EXERCISE INSTRUCTIONS: All records are to be restated word for word, with pictures excluded.

[ENTRIES PROVIDED Boundary: Start]

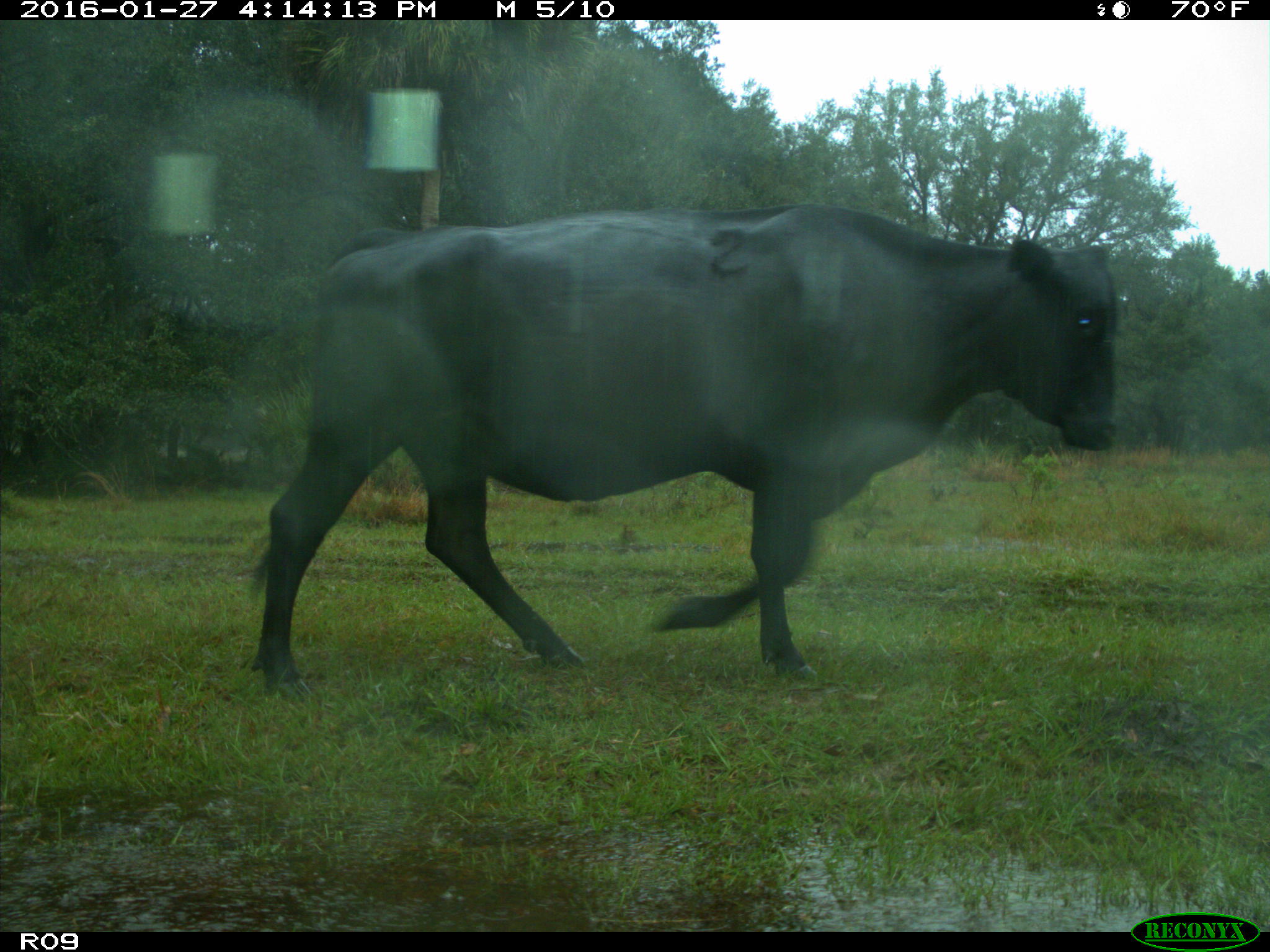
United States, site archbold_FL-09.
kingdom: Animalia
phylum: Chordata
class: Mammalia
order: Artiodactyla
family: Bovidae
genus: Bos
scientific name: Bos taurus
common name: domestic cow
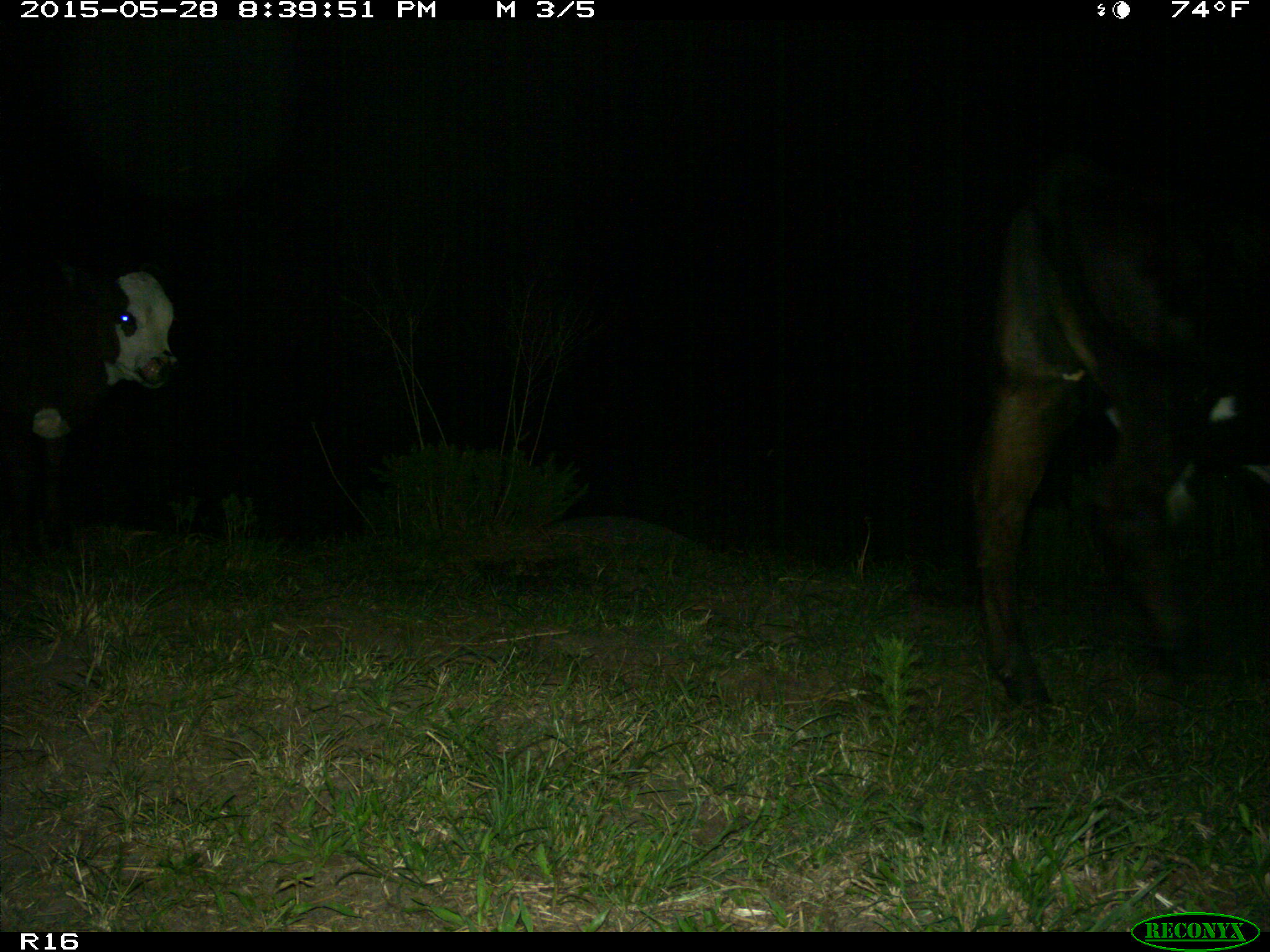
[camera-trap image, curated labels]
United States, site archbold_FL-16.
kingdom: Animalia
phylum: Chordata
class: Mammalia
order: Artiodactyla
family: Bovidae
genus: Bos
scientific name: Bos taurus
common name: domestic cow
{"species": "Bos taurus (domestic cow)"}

[ENTRIES PROVIDED Boundary: End]

WRITTEN REPLY:
United States, site archbold_FL-09.
kingdom: Animalia
phylum: Chordata
class: Mammalia
order: Artiodactyla
family: Bovidae
genus: Bos
scientific name: Bos taurus
common name: domestic cow
[camera-trap image, curated labels]
United States, site archbold_FL-16.
kingdom: Animalia
phylum: Chordata
class: Mammalia
order: Artiodactyla
family: Bovidae
genus: Bos
scientific name: Bos taurus
common name: domestic cow
{"species": "Bos taurus (domestic cow)"}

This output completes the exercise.